Configuring common parameter

Used to define,
  • ingress host sub-domain using which ingress or routes will be exposed for application servers.
  • common ingress and service configurations that are applicable to all the appServer instances.
  • common podLabels that are applied to all the pods created for the OMEnvironment CR.
The following .yaml file is a sample schema of common:
  common:
    ingress:
      host: ""
      # annotations: {}
      # labels: {}
      # className: ""
      # ssl:
        # enabled: false
        # identitySecretName: ""
    jwt:
       alias: <custom_name>
       algorithm: RS512
       audience: service
       issuer: oms
    # service:
      # annotations: {}
      # labels: {}
    # appServer:
      # ports:
        # http: 9080
        # https: 9443
    # pod:
      # podLabels: {}
      # podAnnotations: {}
    # oidc:
      # enabled: false
      # provider: " "
      # discoveryurl: " "
      # class: " "
      # uniqueClaim: sub
      # secondaryid: email
      # logouturl: " "
​
The following table explains the attributes applicable for the common parameter of OMEnvironment.
Property Default value Value type Required Description
ingress   object Yes Specify the ingress parameter. For more information about configuring ingress, see Configuring ingress parameter.
appServer.ports.http 9080 integer Yes Specify the HTTP container port for Liberty application server.
appServer.ports.https 9443 integer Yes Specify the HTTPS container port for Liberty application server.
jwt.audience service string Yes Specify to whom you intend to send the JWT token.
jwt.issuer oms string Yes Specify an issuer name when creating a JWT token for the current user.
jwt.algorithm RS512 string Yes Specify the algorithm that is used for signing the JWT token.
Note: Ensure that the jwt.audience, jwt.issuer, and jwt.algorithm parameters match with the configuration that is provided during Sterling Order Management System Software deployment.
jwt.alias   string No Specify a custom name for the JWT when defining your own key-pair.
service.annotations   object No Specify the additional annotations for service resource.
service.labels   object No Specify the additional labels for service resource.
pod.podLabels "" (volumes's root) object No Specify any additional labels for pod as key-value pair.
Note: These pod labels are also copied to deployments.
pod.podAnnotations   object No Specify any additional annotations for pod as key-value pair.

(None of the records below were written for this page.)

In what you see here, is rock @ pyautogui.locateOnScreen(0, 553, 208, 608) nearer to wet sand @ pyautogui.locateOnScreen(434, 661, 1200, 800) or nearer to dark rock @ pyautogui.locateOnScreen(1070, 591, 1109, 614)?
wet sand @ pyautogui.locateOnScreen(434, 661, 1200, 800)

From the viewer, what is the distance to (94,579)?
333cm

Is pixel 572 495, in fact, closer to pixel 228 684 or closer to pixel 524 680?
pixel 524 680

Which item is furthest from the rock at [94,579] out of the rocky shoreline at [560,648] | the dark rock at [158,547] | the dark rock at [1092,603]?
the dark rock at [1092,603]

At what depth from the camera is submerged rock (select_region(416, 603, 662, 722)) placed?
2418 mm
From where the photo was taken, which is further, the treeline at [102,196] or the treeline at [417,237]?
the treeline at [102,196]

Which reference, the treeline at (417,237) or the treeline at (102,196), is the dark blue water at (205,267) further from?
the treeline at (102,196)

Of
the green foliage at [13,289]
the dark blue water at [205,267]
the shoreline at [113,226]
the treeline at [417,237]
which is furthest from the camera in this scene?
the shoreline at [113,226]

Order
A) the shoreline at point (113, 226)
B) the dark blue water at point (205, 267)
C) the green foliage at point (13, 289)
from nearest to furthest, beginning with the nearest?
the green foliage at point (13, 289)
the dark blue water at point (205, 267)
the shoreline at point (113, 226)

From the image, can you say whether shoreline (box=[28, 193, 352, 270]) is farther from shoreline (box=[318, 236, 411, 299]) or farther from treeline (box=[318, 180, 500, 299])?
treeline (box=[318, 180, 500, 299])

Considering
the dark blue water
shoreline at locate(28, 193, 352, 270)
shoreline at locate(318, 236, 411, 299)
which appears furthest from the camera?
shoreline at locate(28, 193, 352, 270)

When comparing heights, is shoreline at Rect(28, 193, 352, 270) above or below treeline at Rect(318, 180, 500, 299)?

Configuring ingress parameter

The following table explains the attributes applicable for the ingress parameter of common.
Property Default value Value type Required Description
ingress.annotations   object No Specify any additional annotations for ingress or routes resource as key-value pair.
ingress.labels   object No Specify any additional labels for ingress or routes resource as key-value pair.
ingress.host   string No Specify the domain name to which the service is exposed to.
ingress.ssl   object No Specify the ingress SSL configurations.
ingress.ssl.enabled   boolean Yes, when ingress.ssl is specified. Specify whether SSL is enabled for ingress or not.
ingress.className nginx string No Specify the ingress class name.
ingress.customDomains   array No Specify a list of custom domains with one or more Fully Qualified Domain Names (FQDNs) over which your application is exposed. For more information, see Creating multiple ingress hosts by using customDomains.
ingress.ssl.identitySecretName   string No Specify the name of the secret holding TLS certificate to be used as identity for ingress or routes. The ingress or route URL will present this TLS certificate to the clients.

Configuring OIDC parameter

The following table explains the attributes for the OIDC parameters.
Property Default value Value type Required Description
oidc.enabled false string No Enable or disable OIDC.
oidc.provider   string Yes Specify the OIDC provider name.
oidc.discoveryurl   string Yes Specify the OIDC discovery URL.
oidc.class   string No Specify the OIDC class.
oidc.uniqueClaim sub string No Specify the OIDC unique claim details.
oidc.secondaryid email string No Specify the secondary ID.
oidc.logouturl   string Yes Specify the OIDC logout URL.